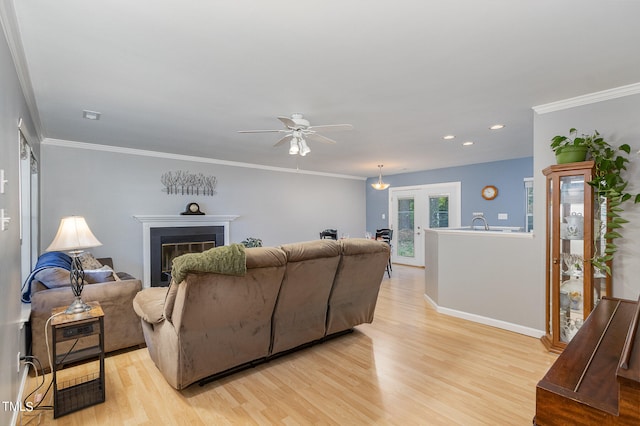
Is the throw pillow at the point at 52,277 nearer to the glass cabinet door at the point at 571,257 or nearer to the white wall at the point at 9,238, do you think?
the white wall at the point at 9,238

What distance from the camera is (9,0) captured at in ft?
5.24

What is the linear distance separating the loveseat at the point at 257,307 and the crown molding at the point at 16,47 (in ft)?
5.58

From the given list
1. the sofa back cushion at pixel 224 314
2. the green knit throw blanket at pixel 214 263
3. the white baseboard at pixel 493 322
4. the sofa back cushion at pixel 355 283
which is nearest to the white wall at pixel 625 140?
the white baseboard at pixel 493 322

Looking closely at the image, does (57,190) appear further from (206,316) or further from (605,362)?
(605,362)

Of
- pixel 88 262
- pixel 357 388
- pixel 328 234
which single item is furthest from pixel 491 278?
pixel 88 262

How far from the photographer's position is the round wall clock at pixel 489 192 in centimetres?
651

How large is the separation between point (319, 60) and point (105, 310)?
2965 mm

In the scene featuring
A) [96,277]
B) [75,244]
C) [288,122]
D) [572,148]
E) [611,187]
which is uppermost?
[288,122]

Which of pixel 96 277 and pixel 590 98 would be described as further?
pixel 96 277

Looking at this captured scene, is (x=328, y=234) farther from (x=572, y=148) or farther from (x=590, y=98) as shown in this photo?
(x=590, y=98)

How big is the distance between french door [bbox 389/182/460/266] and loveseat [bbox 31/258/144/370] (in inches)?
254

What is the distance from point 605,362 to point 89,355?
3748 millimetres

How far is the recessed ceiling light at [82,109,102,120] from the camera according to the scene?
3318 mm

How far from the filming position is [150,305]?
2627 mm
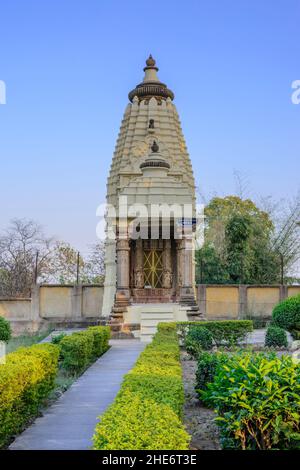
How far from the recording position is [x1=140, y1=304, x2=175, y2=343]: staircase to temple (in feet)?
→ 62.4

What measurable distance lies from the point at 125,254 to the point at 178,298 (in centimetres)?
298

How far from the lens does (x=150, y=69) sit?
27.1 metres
****
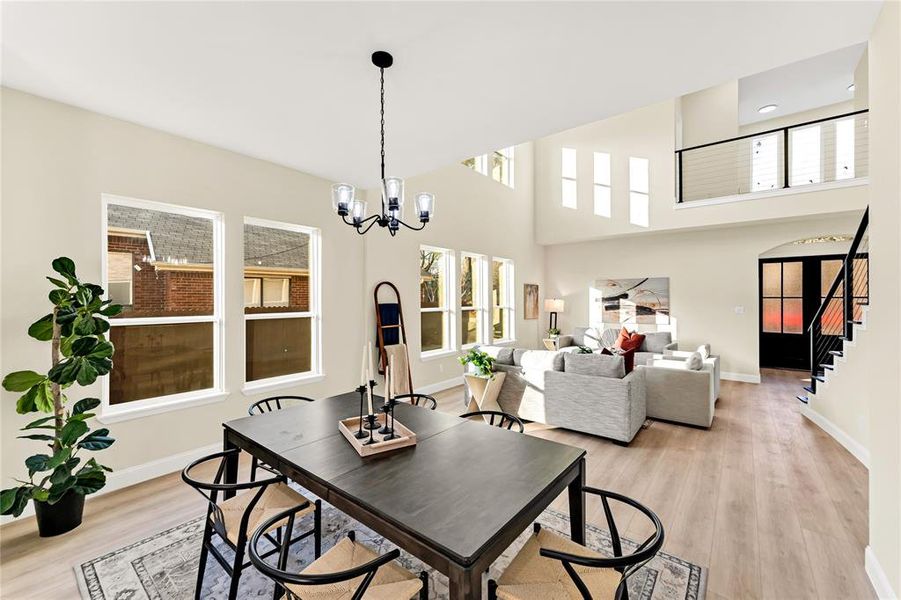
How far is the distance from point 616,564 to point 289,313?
****
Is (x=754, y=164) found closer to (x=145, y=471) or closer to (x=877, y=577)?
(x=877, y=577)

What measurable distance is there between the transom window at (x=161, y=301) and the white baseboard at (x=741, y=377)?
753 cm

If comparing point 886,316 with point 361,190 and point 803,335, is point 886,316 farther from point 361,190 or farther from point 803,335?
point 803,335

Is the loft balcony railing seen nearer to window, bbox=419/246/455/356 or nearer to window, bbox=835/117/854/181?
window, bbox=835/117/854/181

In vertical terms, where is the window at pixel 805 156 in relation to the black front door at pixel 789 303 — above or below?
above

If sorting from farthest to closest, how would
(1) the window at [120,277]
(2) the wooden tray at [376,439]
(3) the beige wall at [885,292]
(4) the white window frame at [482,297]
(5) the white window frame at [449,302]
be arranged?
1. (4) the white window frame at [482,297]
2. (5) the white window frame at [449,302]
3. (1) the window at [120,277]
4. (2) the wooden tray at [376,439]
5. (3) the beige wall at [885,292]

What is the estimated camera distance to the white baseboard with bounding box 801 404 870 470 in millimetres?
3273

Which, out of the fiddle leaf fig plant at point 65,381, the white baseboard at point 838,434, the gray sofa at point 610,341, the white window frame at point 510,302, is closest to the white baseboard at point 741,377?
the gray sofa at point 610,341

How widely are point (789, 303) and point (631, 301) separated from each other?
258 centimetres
****
▸ Set task
Reproduce word for word the lines of the records starting at the line that contains "If sorting from" and ending at the line that contains "1. (4) the white window frame at [482,297]", including both of those lines.

▸ The solution
If sorting from farthest to closest, how would
(1) the window at [120,277]
(2) the wooden tray at [376,439]
(3) the beige wall at [885,292]
(4) the white window frame at [482,297]
(5) the white window frame at [449,302]
be arranged?
1. (4) the white window frame at [482,297]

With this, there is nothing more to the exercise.